Thailand’s GDP rebound signals renewed economic momentum and strengthens investor confidence in the region’s outlook.
Updated 2/16/26
This has been drafted with AI assistance and then thoroughly reviewed, refined, and approved by our human editorial team to ensure accuracy, and originality.
- National Economic and Social Development Council (NESDC), Thailand GDP Growth Rate YoY, official release February 16, 2026; Sigmanomics Economic Database, accessed February 2026.

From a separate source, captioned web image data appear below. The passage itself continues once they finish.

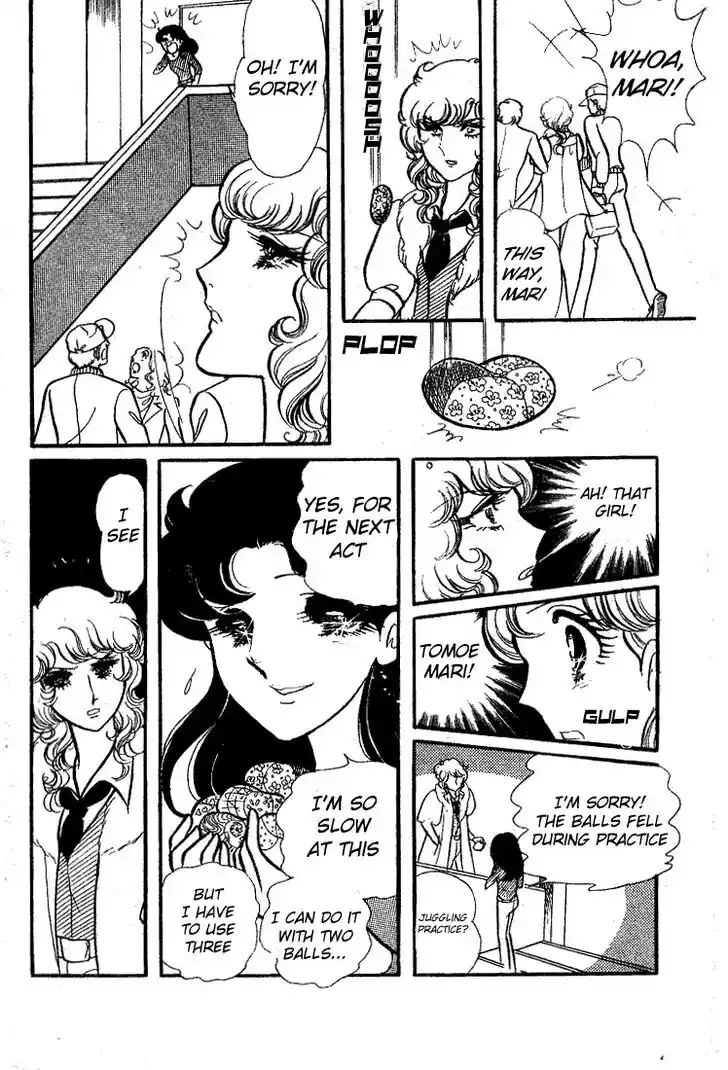 Glass No Kamen Vol.14 Ch.070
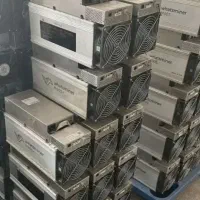 دستگاه ماینر m30 از 90 تا 100 موجود
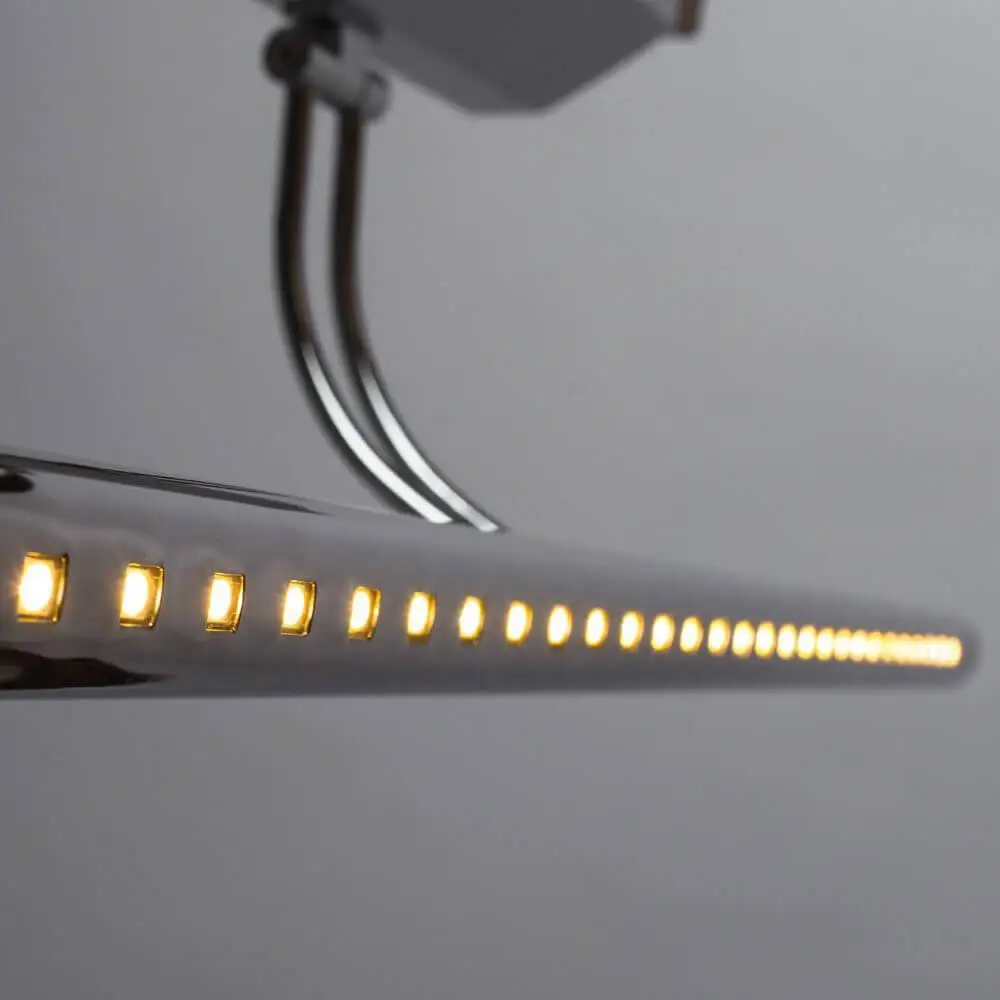 Подсветка для картин Arte Lamp A1107AP-1CC Picture Lights Led 11071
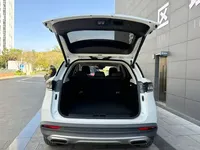 BAIC Beijing X7 2022 (19000 км)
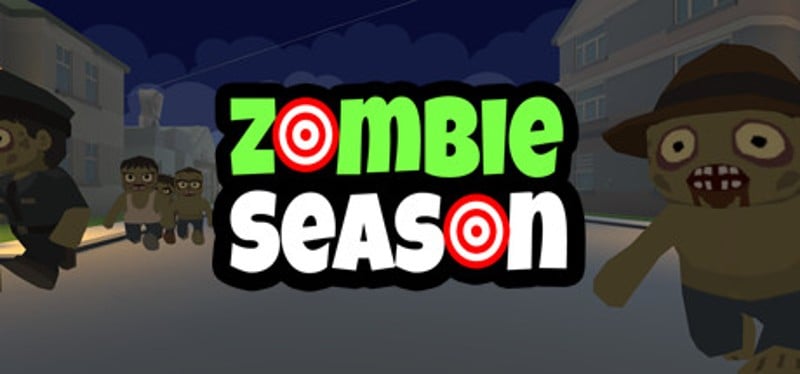 Zombie Season Image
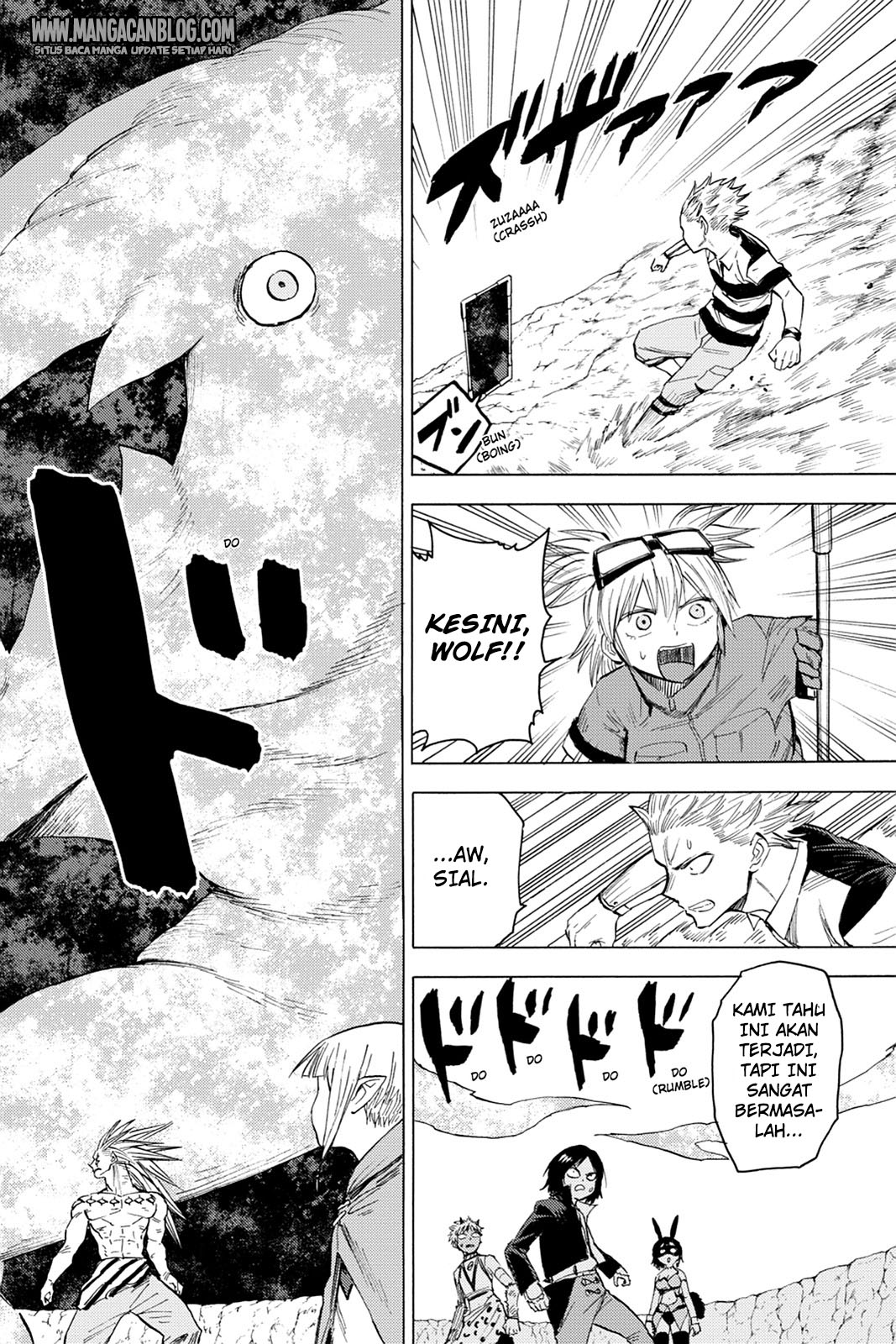 Chapter 75 - halaman 7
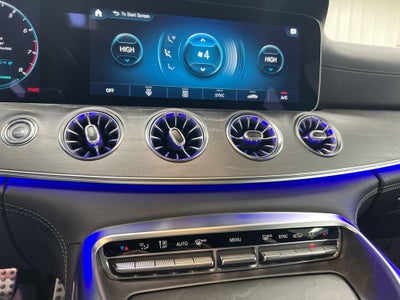 2022 Mercedes-Benz AMG® GT 43 Base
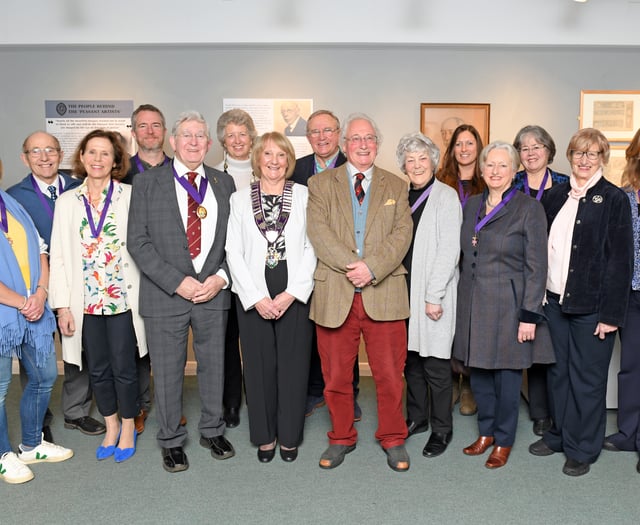 Nominate a Haslemere community hero for town Volunteer Award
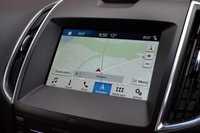 USED 2017 67 FORD EDGE 2.0TDCi TITIANIUM 5 DOOR AWD POWERSHIFT AUTO 207 BHP (EURO) Navigation / CarPlay / Cruise / DAB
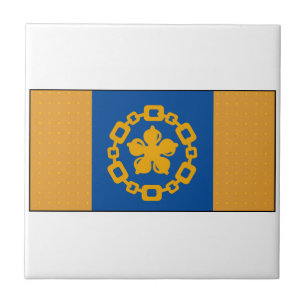 Hamilton Ontario Canada Tile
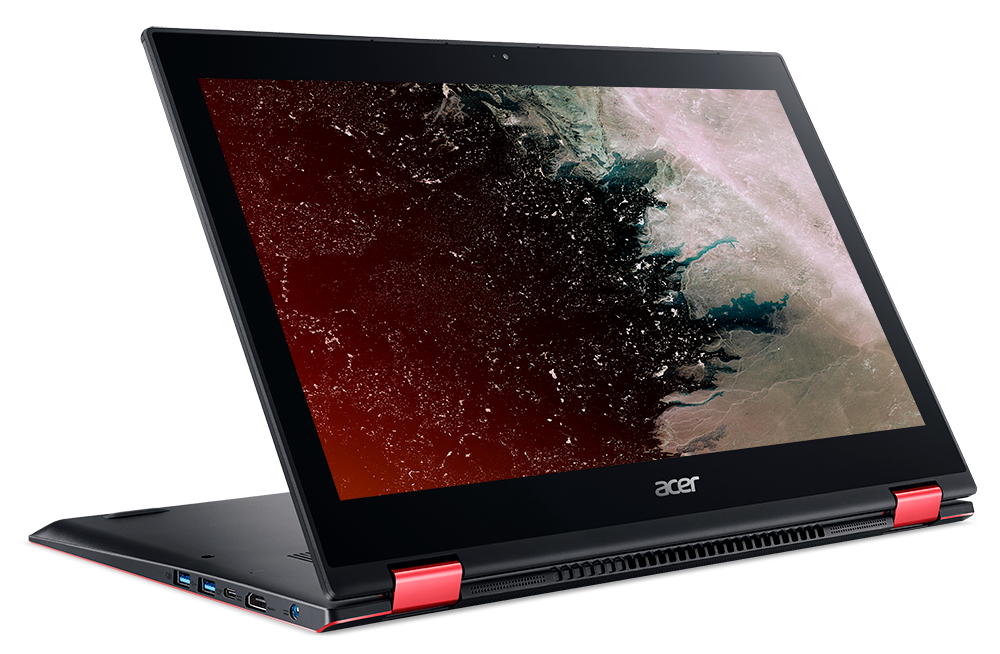 Acer Nitro 5 Spin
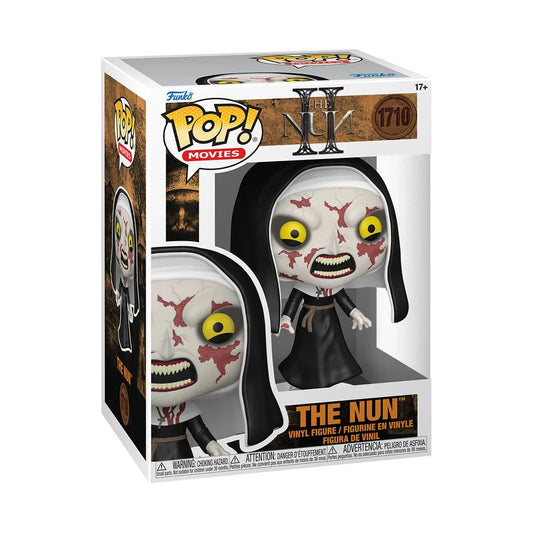 Funko Pop! The Nun II - La Monja 1710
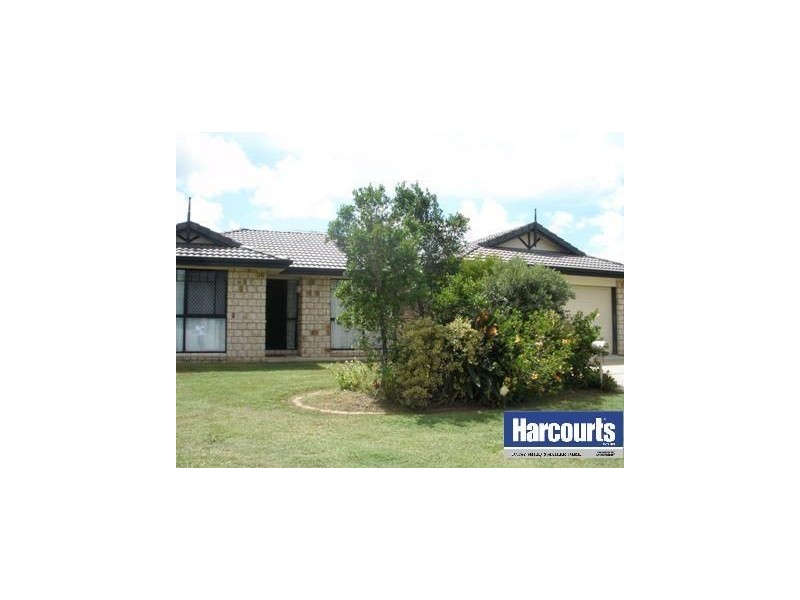 19 Lamington Place, Loganholme QLD 4129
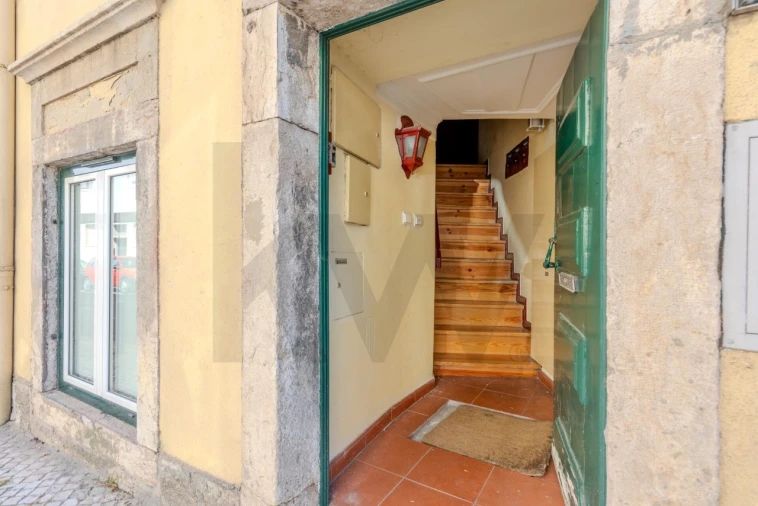 Apartamento T3 para Venda em Campo de Ourique Foto 37
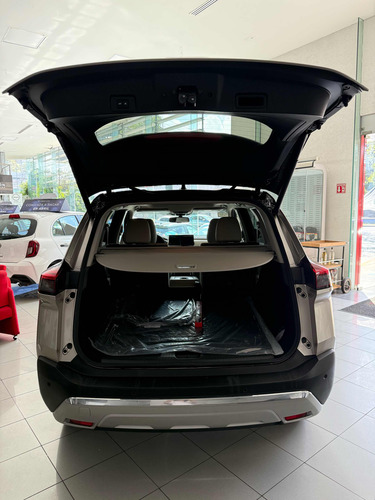 Nissan X-Trail E-Power 1.5 Erev Platinum Cvt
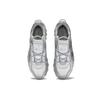 Reebok Cardi B X Classic Leather Silver Metallic Pewter GW2632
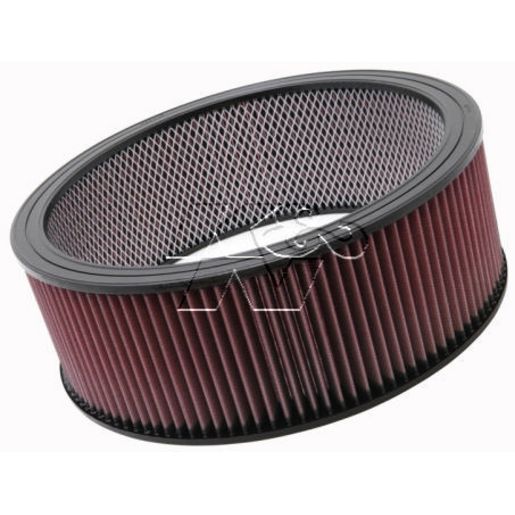 K&N Custom Air Filter E-3760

January's 2.5% GDP growth rate marks a sharp acceleration from December's 1.2% and exceeds the 12-month average of 2.4%. The reading is the highest since May 2025, when growth reached 3.1%. Over the past six months, GDP growth ranged from a low of 1.2% in November and December 2025 to a high of 2.8% in August 2025.
Compared to the same month last year, when GDP expanded 1.7%, the current print signals renewed momentum. The rebound follows a period of moderation in late 2025, with the latest figure breaking the recent downtrend.